### TEXTO DE LEITURA
========================
A instrumentalização da «Segurança do Buscardini »

 

 

 

 

Por: Norberto Tavares de Carvalho, « O Cote »

 

 

28.09.2006

 

 

 

O facto de ter  pertencido à segurança nacional da Guiné-Bissau durante o primeiro regime do PAIGC, não deve ser considerado crime. O governo do Presidente Luís Cabral era legal e, de uma maneira global, progressista. O meu engajamento na defesa desse Estado independente deveu-se à minha qualidade de militante do PAIGC, Combatente da Liberdade da Pátria.

 

Se a imagem dessa segurança a que pertenci  (1974 a 1980) ocupou um lugar de destaque nas alegações golpistas  do 14 de Novembro de 1980, é porque ela foi instrumentalizada na tentativa de justificar um golpe de Estado movido por ambições pessoais. A segurança, corda sensível de qualquer regime, é a que mais facilmente pode produzir bodes expiatórios em situações excepcionais. Tratava-se de tudo menos de justiça. Os grandes culpados continuaram nos seus postos enquanto os trabalhadores mais próximos de António Alcântara Buscardini, que não tinham nenhum poder de decisão, foram severamente castigados e abandonados na prisão. Eu fiz parte desse grupo de trabalhadores.

 

Com a morte do camarada  Buscardini, ganhei mesmo a exclusividade de ser considerado o seu « braço direito ». Que honra ! Não acreditaram que nunca tomei parte em qualquer fuzilamento. Antes pelo contrário, tive a oportunidade de denunciá-los em conversas íntimas e confidenciais com alguns colegas meus e dirigentes da Juventude Africana Amílcar Cabral. (Um deles pelo menos teve a honestidade de confirmar esta confidência.)
========================
### DADOS FORNECIDOS

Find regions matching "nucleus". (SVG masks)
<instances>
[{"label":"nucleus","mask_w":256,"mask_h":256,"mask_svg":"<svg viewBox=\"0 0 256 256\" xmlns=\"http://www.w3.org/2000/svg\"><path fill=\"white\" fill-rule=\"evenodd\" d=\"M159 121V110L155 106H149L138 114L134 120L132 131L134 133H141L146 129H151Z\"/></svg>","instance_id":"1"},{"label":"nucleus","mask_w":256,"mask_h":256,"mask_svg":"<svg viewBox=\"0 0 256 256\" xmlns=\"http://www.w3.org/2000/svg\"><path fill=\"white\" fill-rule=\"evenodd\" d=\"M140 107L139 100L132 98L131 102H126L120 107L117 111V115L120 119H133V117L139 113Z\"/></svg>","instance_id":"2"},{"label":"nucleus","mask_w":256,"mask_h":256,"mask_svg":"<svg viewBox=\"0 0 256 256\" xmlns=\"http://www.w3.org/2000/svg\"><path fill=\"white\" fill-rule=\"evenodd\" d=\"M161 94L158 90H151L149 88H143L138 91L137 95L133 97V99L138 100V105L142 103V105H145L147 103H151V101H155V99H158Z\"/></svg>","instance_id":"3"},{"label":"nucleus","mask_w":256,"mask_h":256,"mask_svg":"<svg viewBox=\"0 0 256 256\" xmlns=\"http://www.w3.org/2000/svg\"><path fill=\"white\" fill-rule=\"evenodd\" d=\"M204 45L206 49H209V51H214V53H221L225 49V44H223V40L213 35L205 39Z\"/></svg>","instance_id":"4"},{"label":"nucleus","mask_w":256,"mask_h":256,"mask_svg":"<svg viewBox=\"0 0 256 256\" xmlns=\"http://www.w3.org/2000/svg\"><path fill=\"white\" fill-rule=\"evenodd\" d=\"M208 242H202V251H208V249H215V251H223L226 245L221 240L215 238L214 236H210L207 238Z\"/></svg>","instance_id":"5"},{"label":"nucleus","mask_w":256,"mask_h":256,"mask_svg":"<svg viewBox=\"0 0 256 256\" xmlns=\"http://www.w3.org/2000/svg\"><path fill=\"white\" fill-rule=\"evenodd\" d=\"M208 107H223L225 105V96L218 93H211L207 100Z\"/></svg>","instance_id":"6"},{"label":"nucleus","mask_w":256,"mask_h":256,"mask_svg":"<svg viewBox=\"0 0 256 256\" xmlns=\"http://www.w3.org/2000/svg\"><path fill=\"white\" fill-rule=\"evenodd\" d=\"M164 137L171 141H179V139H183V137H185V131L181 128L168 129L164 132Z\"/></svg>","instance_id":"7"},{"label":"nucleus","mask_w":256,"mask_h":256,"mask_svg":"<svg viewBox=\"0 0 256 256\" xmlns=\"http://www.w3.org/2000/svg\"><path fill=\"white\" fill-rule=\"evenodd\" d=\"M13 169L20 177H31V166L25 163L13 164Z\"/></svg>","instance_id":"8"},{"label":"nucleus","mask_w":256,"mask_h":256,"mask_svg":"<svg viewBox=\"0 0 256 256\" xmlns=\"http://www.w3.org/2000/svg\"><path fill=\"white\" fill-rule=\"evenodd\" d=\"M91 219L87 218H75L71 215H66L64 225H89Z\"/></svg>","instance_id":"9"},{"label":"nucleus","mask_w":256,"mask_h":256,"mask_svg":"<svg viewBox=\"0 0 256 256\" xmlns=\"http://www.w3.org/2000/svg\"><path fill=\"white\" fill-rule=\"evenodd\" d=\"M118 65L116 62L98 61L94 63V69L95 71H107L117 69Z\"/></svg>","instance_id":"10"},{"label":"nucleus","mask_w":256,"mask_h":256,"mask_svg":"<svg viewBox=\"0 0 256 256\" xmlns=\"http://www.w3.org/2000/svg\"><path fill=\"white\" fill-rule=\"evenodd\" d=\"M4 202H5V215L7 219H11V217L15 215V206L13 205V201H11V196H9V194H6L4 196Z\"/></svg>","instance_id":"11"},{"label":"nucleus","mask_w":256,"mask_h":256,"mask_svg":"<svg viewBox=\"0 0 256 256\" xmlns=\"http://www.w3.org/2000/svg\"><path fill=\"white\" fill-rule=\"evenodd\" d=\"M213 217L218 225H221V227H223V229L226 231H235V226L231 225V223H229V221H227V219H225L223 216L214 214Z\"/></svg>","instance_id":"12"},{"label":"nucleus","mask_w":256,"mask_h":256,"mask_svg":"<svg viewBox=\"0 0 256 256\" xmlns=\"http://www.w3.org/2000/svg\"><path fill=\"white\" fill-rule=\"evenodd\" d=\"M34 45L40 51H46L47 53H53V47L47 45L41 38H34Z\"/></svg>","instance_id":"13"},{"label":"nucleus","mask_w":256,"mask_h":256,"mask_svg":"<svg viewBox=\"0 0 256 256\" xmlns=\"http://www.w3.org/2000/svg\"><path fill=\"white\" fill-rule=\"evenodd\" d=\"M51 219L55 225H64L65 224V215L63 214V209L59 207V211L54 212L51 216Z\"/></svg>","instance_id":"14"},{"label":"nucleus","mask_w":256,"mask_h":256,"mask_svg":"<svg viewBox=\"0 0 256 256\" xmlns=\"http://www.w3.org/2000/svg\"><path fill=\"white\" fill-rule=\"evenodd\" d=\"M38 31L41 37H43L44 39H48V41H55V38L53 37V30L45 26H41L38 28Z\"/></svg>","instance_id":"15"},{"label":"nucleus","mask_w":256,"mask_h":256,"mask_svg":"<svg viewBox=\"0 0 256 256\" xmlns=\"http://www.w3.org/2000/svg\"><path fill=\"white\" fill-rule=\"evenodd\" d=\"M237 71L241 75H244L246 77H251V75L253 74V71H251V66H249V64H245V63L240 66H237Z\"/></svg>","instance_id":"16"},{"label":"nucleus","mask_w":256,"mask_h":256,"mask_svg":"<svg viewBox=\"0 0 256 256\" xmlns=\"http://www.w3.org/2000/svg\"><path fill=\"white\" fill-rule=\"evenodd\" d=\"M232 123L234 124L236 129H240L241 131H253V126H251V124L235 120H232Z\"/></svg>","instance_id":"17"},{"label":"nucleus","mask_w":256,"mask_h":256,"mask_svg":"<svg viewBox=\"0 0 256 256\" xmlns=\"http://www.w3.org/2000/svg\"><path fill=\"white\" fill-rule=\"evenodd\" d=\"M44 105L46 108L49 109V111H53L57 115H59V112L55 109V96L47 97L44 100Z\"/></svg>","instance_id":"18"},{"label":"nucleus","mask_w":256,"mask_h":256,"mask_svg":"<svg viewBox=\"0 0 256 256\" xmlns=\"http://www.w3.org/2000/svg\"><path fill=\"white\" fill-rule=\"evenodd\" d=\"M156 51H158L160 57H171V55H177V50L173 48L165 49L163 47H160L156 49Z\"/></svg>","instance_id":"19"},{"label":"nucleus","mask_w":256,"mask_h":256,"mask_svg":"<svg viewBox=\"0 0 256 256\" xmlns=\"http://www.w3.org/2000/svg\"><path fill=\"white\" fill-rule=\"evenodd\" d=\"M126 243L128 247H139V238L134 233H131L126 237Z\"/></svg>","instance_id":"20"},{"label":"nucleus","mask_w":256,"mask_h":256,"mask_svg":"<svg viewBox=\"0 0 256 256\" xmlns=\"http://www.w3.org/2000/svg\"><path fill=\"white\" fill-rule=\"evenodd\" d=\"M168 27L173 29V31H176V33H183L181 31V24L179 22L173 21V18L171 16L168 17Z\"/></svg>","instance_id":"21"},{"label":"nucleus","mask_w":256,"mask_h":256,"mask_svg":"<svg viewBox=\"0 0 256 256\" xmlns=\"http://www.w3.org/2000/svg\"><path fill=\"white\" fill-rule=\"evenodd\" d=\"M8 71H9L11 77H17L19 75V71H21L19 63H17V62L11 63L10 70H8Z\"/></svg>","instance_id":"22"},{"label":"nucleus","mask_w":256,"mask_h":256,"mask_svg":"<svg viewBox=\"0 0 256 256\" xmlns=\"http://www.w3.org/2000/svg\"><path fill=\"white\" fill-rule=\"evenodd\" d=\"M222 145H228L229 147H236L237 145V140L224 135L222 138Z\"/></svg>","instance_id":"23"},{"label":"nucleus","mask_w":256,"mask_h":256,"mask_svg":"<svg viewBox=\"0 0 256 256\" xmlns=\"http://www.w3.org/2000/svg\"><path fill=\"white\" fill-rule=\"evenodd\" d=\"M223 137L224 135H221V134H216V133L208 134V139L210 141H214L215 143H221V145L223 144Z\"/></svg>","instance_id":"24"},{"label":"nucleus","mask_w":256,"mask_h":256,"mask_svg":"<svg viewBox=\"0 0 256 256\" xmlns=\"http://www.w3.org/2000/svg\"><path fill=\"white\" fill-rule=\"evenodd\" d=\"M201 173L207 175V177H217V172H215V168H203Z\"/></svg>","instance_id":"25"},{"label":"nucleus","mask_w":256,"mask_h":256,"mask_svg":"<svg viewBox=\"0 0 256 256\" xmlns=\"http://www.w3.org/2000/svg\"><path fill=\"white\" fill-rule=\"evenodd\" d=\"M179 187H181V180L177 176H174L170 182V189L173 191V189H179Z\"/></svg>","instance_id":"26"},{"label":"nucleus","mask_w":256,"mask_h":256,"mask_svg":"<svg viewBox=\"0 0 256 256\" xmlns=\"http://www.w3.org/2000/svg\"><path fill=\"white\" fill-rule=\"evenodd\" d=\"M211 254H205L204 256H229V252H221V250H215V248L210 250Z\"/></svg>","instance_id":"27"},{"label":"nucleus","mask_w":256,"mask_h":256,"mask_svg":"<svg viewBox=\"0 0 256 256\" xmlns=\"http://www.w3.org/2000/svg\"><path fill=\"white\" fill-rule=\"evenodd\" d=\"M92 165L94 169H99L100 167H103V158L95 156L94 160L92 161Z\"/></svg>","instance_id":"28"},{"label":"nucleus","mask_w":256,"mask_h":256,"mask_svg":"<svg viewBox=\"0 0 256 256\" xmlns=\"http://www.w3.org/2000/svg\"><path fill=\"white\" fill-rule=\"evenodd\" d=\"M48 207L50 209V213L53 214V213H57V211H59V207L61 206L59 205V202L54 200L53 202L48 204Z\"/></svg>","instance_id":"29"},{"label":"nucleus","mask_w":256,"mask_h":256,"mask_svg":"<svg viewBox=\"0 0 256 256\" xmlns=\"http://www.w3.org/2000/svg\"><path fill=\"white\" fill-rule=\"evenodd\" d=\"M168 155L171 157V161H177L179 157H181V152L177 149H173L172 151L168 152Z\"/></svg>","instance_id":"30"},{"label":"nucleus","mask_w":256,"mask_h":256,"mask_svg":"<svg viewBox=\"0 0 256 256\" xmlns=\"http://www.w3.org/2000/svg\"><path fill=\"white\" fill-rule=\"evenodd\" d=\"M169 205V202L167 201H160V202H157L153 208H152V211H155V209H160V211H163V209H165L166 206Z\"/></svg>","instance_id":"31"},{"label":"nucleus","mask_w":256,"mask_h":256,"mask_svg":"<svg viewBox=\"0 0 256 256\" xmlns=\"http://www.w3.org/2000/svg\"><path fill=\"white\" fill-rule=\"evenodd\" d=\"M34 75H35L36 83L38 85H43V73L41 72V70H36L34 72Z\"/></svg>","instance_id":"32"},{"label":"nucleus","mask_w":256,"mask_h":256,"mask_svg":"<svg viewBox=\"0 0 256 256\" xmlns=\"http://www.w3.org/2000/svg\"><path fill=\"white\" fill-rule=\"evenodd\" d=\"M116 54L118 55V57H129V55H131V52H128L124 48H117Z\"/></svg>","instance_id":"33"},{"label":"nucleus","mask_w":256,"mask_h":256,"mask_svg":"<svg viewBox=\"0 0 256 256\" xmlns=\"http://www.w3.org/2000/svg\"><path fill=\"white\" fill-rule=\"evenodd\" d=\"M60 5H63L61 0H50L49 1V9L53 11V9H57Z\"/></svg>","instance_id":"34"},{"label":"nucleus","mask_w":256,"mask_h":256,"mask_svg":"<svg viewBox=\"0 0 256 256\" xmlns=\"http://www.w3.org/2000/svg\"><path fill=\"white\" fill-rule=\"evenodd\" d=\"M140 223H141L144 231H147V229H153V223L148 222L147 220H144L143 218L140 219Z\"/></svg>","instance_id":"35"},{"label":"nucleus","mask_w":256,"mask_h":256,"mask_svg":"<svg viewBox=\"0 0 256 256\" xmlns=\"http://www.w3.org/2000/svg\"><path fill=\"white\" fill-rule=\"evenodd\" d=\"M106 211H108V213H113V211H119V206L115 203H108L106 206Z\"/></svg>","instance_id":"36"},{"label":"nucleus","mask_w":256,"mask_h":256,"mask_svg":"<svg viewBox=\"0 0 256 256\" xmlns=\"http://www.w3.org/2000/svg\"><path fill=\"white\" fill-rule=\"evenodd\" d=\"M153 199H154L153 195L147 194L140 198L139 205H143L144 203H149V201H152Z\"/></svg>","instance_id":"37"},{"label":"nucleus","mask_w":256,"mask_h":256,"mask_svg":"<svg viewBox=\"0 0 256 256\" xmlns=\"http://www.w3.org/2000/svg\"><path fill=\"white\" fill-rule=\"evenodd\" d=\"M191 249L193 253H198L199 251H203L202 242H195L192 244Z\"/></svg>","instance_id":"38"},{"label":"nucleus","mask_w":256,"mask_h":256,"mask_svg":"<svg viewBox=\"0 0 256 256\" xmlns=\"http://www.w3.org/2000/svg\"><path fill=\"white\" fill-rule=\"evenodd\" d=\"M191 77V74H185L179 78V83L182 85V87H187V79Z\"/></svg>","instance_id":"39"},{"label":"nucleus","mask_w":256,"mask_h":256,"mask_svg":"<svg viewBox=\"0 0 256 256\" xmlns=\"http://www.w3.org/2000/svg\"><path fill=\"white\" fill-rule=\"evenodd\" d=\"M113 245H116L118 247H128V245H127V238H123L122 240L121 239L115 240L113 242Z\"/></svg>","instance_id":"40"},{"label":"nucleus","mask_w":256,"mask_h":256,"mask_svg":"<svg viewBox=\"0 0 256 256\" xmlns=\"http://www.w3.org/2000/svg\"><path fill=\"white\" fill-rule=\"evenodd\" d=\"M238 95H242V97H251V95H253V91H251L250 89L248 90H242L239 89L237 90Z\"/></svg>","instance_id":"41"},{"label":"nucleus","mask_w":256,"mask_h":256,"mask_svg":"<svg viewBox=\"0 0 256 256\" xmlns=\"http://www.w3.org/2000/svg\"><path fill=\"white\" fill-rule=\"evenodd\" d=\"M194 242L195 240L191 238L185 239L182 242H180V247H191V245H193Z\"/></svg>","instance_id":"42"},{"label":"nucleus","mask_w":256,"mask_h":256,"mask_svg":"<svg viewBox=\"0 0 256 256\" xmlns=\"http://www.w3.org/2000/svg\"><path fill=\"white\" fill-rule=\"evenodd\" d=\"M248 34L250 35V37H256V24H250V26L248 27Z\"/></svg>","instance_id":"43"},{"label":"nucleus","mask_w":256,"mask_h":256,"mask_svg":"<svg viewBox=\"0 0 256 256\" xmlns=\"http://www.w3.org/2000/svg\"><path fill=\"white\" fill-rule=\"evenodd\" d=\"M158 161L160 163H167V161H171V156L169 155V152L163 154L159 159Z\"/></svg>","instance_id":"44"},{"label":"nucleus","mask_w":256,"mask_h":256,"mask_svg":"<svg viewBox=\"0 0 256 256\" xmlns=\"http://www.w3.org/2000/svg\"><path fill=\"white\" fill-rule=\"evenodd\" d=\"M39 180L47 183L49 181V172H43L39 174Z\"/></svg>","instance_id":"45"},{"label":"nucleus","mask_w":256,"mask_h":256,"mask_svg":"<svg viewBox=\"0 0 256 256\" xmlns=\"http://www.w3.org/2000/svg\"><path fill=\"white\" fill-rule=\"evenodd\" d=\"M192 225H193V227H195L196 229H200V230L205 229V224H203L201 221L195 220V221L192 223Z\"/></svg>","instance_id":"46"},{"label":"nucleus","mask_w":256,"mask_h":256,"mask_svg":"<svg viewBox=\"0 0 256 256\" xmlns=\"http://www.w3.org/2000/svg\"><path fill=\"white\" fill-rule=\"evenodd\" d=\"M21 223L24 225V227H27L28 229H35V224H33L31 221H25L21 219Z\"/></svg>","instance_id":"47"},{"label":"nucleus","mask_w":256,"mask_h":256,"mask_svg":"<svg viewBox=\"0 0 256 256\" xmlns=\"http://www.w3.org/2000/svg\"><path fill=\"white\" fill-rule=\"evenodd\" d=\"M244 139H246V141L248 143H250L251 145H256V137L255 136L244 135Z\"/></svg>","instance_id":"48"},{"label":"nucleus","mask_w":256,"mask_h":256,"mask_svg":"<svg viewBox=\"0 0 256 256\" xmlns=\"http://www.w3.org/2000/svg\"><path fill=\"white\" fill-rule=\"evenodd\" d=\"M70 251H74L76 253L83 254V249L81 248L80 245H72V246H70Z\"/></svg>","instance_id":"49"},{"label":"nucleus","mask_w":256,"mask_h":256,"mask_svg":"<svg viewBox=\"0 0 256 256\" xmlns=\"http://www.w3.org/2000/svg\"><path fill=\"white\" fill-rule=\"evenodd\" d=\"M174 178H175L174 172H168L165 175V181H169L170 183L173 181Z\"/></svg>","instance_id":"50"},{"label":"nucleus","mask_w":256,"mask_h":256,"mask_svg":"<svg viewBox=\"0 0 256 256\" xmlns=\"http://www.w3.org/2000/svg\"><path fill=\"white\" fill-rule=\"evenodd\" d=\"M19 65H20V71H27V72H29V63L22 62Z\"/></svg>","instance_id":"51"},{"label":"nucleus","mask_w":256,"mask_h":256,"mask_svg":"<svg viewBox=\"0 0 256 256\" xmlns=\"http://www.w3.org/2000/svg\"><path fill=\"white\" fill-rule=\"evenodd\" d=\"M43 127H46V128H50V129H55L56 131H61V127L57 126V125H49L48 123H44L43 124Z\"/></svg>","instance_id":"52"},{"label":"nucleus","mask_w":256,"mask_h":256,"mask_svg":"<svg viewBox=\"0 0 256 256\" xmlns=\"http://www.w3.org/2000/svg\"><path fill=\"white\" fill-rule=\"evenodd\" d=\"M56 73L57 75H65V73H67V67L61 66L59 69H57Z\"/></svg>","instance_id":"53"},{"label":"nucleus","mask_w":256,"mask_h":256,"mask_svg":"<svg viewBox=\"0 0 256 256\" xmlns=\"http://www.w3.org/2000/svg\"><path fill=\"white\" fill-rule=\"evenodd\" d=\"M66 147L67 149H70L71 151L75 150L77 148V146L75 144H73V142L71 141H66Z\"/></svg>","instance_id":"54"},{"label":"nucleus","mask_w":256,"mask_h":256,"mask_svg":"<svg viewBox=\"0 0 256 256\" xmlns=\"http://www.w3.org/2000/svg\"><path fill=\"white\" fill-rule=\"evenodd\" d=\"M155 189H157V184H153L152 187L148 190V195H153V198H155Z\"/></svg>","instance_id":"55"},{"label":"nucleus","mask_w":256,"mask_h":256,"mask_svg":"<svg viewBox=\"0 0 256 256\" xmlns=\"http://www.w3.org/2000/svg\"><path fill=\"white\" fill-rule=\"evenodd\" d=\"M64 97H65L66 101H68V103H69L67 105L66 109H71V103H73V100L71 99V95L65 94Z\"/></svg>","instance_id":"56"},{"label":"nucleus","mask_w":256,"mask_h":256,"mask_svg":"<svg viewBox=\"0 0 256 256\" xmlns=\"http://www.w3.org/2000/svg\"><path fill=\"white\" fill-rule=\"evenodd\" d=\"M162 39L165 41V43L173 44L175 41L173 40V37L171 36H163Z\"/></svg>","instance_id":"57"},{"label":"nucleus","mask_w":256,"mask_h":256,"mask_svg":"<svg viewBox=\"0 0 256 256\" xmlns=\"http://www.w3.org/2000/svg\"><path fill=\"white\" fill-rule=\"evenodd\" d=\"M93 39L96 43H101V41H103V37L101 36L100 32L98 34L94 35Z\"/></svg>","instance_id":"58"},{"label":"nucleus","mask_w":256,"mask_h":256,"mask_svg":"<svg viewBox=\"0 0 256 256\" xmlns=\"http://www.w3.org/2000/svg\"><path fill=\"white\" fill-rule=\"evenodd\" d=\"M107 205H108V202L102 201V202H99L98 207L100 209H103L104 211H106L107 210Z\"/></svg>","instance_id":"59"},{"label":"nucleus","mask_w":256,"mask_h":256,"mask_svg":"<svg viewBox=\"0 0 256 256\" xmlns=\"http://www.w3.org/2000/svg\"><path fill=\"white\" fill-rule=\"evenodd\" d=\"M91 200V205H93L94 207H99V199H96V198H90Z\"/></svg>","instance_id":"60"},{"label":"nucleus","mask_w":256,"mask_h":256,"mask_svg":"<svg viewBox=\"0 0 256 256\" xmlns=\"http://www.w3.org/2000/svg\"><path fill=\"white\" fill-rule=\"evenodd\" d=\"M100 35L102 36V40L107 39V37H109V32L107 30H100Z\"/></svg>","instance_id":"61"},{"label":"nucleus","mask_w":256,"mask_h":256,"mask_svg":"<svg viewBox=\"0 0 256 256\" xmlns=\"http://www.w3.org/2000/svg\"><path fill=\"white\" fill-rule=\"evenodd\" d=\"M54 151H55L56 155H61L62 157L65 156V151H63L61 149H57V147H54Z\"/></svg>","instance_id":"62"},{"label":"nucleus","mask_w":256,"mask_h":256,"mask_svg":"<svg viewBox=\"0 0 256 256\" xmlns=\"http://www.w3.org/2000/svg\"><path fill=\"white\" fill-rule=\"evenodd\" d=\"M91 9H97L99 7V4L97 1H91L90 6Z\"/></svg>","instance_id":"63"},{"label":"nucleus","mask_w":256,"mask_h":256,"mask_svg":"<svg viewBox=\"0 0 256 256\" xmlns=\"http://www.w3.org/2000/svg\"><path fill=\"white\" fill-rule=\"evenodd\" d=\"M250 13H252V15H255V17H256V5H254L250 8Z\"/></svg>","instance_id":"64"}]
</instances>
========================
### INSTRUÇÕES E REQUISITOS
Reescreva o trecho do texto sobre a segurança de Buscardini entre "O facto de ter  pertencido" e "Liberdade da Pátria.", inclusive, trocando "progressista" por "reformista". Os dados não têm relação com o texto sobre a segurança de Buscardini.

### RESPOSTA COMPLETA
O facto de ter  pertencido à segurança nacional da Guiné-Bissau durante o primeiro regime do PAIGC, não deve ser considerado crime. O governo do Presidente Luís Cabral era legal e, de uma maneira global, reformista. O meu engajamento na defesa desse Estado independente deveu-se à minha qualidade de militante do PAIGC, Combatente da Liberdade da Pátria.